Soupçons de détournements de fonds au Sénat : la justice suspend l’enquête
Soupçons de détournements de fonds au Sénat : la justice suspend l’enquête
Le Monde.fr avec AFP
Les juges s’intéressent à des sommes importantes remises à des sénateurs, en plus de leurs indemnités légales. Sept ont déjà été mis en examen.
Le drapeau tricolore est placé à côté d’un statue qui symbolise la sagesse dans le Palais du Luxembourg, qui héberge le Sénat. | LIONEL BONAVENTURE / AFP
La cour d’appel de Paris a récemment suspendu l’enquête sur des soupçons de détournements de fonds publics entre 2009 et 2014, qui vise plusieurs élus ou anciens élus de l’ex-UMP au Sénat, a appris, jeudi 22 juin, l’Agence France-Presse (AFP) auprès de sources proches du dossier.

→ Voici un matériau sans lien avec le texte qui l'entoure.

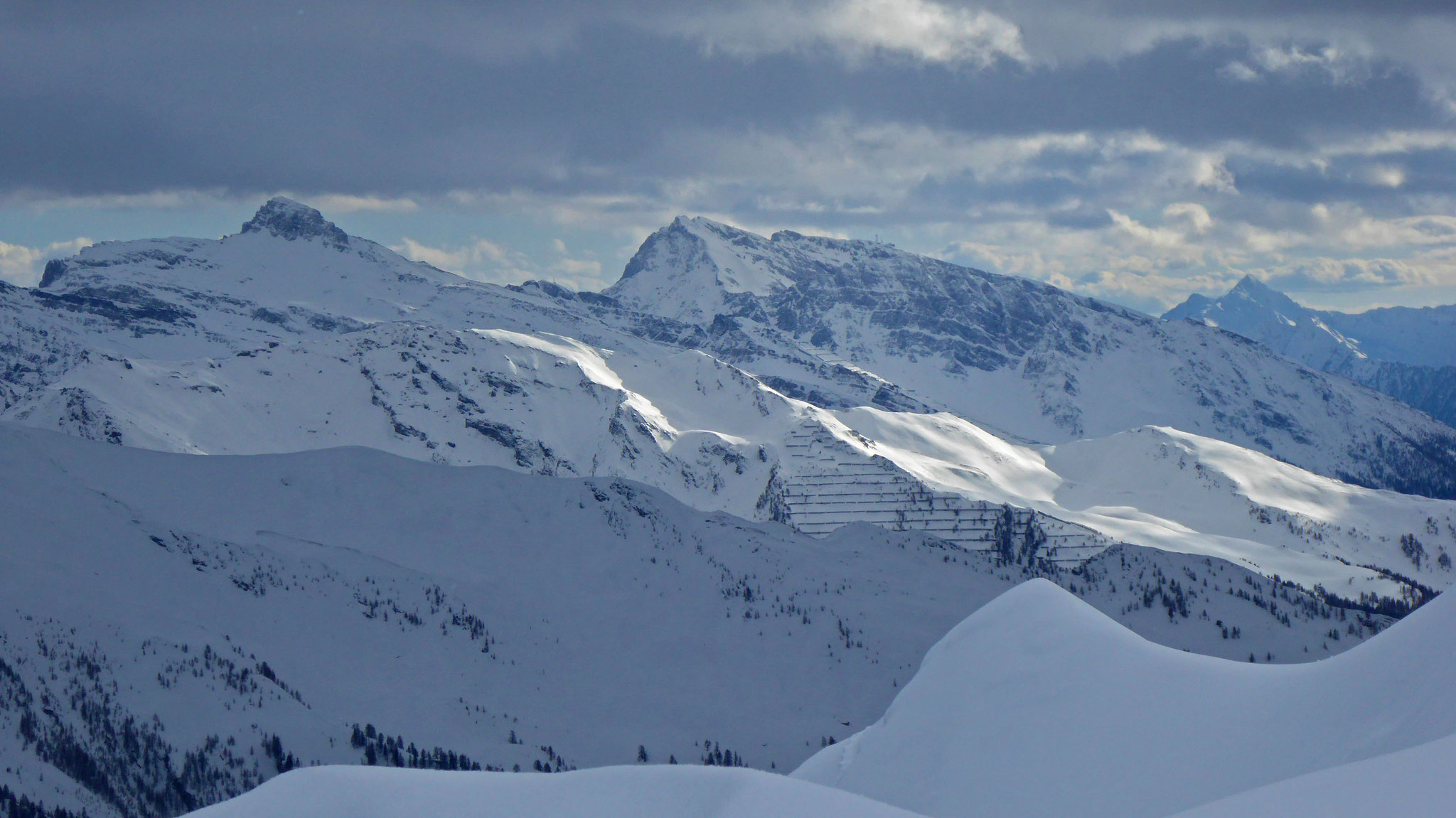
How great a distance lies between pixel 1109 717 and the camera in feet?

Le 14 juin, le président de la chambre de l’instruction de Paris a ordonné au magistrat instructeur de suspendre son enquête dans l’attente que la cour d’appel se prononce sur les recours de certains mis en cause pour faire annuler leurs mises en examen, selon cette source.
Ces derniers mois, l’enquête s’était accélérée avec les mises en examen de sept sénateurs ou anciens élus de la Chambre haute, notamment Les Républicains (ex-UMP) Jean-Claude Carle, ex-trésorier du groupe UMP sénatorial, et Henri de Raincourt, ex-président du groupe. L’ancien sénateur Pierre Martin et Bruno Sido, élu de la Haute-Marne, ont, eux aussi, été mis en examen pour « recel de détournements de fonds publics » respectivement les 26 avril et 16 mai. Trois autres ont par ailleurs été placés récemment sous le statut intermédiaire de témoin assisté.
« Une pratique ancienne »
Les juges s’intéressent à des sommes importantes remises à des sénateurs, en plus de leurs indemnités légales, depuis deux comptes du groupe de l’ex-UMP, et par le biais de deux associations, le Cercle de réflexion et d’études sur les problèmes internationaux et l’Union républicaine du Sénat (URS), un sous-groupe rallié par d’anciens giscardiens et centristes à la fondation de l’UMP en 2002. Toutes deux ont été alimentées par des fonds du groupe sénatorial et, notamment pour l’URS, à hauteur de 400 000 euros entre 2009 et 2012.
« L’affaire met en cause une pratique ancienne, par laquelle le groupe versait des compléments d’indemnité représentative de frais de mandat (IRFM) à ses membres pour les soutenir dans leurs actions politiques locales et nationales », avait justifié, en janvier, René Garrec dans un communiqué. Il y évoquait un « système (…) très ancien », qui a « fonctionné à la vue et au su de tous, au profit de plusieurs générations de sénateurs ».
« Disposer librement de fonds publics »
L’avocat de Jean-Claude Carle et d’Henri de Raincourt a saisi la chambre de l’instruction pour lui demander d’annuler leur mise en examen ainsi que celle de trois autres élus tout en réclamant la suspension des investigations.
Dans cette requête, déposée le 21 avril, les mis en cause contestent toute irrégularité. Ils mettent notamment en avant le principe d’autonomie, garanti par la Constitution, en vertu duquel les groupes parlementaires « disposent librement des fonds publics qu’ils reçoivent », selon une source proche du dossier.
Ils soutiennent également que la qualification pénale de détournement de fonds public est applicable aux personnes « chargées d’une mission de service public », mais pas aux parlementaires, qui, eux, sont investis d’un « mandat électif ».